> Work to complete
Extend the summary of the "Many Meetings" chapter beyond its final sentence.

Book Two, Chapter I: Many Meetings
Frodo wakes up. Again. He’s confused, thinking at first that he’s back in Bag End after an illness and that his adventures were a bad dream. Then he realizes that all it did indeed happen. While he’s getting his bearings, he asks what time it is, and lo and behold, Gandalf answers!
Frodo is shocked because last he knew Gandalf hadn’t come back to the Shire when he said he would, leaving Frodo in the lurch with Black Riders on his trail. Instead of asking where Gandalf has been all this time, Frodo asks about the others. Good on him. I don’t think I would have done the same. Everyone else is fine. The Black Riders had pursued Frodo, leaving them alone. Glorfindel, being a badass Elven lord, pursued the Riders and between him (and the others, mostly Strider) and the flood, the Black Riders were defeated. Not for good. Just for now. And then Frodo asks where Gandalf has been.

> Listed records

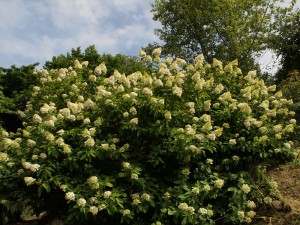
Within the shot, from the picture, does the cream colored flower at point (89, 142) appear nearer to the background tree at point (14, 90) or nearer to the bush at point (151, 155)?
the bush at point (151, 155)

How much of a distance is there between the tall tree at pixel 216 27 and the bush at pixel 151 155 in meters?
11.8

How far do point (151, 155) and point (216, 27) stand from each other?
46.6 ft

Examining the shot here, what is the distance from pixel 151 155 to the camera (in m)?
4.55

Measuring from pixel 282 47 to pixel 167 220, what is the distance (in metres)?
14.2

> Task answer
Gandalf, as it turns out, had been held captive. Because even wizards can be defeated, and there some powers out there greater than his. He refuses to say more, though. His tale will be told at the upcoming council meeting. I guess Gandalf doesn’t like to repeat himself. He gets Frodo back up to speed on what’s happened since that little incident at the Ford of Bruinen– once the water returned to normal, Strider and the others found him near death on the far bank. They started carrying him to Rivendell and were met by the Elves. Frodo has been under Elrond’s care for four nights and three days and was near death (or close to becoming an undead wraith under the dominion of Sauron, which I have to say, is a fate worse than death) until Elrond removed the splinter of the Morgul blade that had been working its way to Frodo’s heart. Fortunately, Hobbits are tough. Any Man would have succumbed far sooner than Frodo.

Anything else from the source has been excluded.